Certaines communes bretilliennes affichent toutefois des prix bien supérieurs, dépassant les 400 000 € voire les 500 000 €. C’est le cas, au bord du littoral, à Saint-Briac-sur-Mer (591 300 €), Dinard (475 000 €), La Richardais (461 500 €), Saint-Lunaire (445 700 €) et Saint-Malo (443 000 €). C’est le cas, aussi, en zones urbaines, notamment à Cesson-Sévigné (451 200 €), Saint-Grégoire (436 000 €), Rennes (430 000 €) et Pacé (408 600 €).

Le Top 10 des communes le plus chères
1. Saint-Briac-sur-Mer (591 300 €)
2. Dinard (475 000 €)
3. La Richardais (461 500 €)
4. Cesson-Sévigné (451 200 €)
5. Saint-Lunaire (445 700 €)
6. Saint-Malo (443 000 €)
7. Saint-Grégoire (436 000 €)
8. Rennes (430 000 €)
9. Pacé (408 600 €)
10. La Chapelle-des-Fougeretz (358 000 €)

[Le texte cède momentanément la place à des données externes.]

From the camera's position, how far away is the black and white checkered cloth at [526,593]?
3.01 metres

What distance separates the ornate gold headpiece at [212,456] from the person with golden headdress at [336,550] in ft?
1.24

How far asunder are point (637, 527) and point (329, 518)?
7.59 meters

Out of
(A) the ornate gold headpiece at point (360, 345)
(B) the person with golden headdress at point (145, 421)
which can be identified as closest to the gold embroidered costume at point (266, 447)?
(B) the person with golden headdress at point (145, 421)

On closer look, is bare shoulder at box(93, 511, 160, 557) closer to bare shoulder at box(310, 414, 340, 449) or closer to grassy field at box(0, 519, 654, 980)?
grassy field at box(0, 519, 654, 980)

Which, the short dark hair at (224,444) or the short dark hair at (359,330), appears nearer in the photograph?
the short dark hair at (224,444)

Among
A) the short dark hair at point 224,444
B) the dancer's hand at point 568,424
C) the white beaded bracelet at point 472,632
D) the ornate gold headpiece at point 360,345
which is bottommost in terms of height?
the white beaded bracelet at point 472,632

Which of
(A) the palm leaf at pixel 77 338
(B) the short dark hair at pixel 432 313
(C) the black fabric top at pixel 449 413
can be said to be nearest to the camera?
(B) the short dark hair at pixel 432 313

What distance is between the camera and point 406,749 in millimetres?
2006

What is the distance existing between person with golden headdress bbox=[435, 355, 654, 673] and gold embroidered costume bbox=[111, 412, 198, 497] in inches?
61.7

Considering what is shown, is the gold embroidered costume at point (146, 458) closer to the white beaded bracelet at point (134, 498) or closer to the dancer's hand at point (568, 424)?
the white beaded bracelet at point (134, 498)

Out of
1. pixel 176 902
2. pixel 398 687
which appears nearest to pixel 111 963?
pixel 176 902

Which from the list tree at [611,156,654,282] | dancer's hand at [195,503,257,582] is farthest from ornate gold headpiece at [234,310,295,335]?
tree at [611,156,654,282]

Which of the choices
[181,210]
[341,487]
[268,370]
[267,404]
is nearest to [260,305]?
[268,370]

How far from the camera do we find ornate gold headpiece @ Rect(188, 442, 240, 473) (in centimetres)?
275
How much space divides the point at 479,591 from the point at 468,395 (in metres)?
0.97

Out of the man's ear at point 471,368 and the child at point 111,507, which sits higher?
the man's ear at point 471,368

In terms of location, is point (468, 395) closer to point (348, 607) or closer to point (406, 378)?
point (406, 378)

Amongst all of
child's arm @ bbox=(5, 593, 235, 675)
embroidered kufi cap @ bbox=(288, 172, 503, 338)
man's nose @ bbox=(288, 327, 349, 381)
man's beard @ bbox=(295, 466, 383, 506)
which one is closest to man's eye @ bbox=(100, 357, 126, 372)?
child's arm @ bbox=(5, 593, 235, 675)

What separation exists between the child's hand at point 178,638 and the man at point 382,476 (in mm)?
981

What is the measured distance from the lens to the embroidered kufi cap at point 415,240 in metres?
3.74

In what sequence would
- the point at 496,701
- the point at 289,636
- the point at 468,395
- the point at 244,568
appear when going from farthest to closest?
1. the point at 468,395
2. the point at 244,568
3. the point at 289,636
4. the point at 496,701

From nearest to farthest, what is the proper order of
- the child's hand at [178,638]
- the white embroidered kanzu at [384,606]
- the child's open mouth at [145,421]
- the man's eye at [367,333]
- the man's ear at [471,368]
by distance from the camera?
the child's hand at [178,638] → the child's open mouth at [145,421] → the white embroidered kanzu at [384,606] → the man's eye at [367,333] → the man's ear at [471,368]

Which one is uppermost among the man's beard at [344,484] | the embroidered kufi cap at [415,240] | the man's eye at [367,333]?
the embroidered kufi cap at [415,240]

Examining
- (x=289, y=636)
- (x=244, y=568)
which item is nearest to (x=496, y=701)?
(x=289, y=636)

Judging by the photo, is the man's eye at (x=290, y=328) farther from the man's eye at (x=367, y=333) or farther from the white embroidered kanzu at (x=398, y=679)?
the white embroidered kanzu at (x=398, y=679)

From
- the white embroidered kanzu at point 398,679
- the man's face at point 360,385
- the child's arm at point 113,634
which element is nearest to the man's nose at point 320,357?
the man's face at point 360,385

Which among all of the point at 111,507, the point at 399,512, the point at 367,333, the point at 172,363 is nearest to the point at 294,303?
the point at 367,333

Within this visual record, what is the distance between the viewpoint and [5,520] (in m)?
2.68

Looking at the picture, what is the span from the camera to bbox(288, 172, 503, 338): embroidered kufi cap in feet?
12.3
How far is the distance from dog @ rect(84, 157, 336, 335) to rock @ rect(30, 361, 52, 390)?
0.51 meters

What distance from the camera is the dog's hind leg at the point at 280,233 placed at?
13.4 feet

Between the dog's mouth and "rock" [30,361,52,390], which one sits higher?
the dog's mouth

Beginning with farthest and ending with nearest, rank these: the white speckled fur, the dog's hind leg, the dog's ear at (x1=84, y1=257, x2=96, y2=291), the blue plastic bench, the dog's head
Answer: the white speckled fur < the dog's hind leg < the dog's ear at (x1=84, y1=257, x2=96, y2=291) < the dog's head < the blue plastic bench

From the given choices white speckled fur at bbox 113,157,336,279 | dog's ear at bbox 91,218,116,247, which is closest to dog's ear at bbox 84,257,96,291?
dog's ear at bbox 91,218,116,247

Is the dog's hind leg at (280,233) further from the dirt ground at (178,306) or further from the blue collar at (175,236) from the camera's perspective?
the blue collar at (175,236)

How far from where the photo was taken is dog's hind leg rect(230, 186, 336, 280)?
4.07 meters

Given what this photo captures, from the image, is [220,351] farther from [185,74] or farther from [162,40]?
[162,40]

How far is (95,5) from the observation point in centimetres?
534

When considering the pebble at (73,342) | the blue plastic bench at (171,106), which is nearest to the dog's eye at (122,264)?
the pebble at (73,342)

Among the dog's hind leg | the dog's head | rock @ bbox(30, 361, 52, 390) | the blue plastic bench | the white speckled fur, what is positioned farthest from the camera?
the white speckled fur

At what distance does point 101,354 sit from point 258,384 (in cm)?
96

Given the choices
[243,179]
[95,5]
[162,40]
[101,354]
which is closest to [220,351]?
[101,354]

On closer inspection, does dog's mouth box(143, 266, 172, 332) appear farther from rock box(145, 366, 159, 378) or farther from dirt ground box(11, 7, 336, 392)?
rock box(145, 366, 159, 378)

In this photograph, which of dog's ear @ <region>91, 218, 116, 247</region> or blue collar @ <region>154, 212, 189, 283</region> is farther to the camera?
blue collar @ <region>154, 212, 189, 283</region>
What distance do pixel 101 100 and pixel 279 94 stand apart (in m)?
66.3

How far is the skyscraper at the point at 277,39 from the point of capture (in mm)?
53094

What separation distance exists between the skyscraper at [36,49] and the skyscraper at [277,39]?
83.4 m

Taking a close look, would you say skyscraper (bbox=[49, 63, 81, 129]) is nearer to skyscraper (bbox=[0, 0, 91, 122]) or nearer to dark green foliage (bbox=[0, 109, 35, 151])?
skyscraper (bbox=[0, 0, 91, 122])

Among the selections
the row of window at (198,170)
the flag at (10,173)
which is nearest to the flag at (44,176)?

Une nouvelle fois, ces chiffres correspondent à des prix médians, signifiant que la moitié des transactions sont inférieures. Par ailleurs, ils cachent des différences sensibles en fonction des quartiers. Ainsi, à Rennes, une maison ancienne affiche un prix médian de 550 000 € dans le très chic quartier Thabor-Saint-Hélier, 468 100 € à Sud-Gare, 450 000 € à Cleunay-Arsenal-Redon et 440 000 € dans le quartier Nord-Saint-Martin. Il tombe à 320 000 € à Villejean-Beauregard et 310 000 € au Blosne. Même situation à Saint-Malo, où les maisons anciennes ressortent à 490 700 € dans le quartier « nord », 380 800 € dans le « sud » et 382 500 € ailleurs.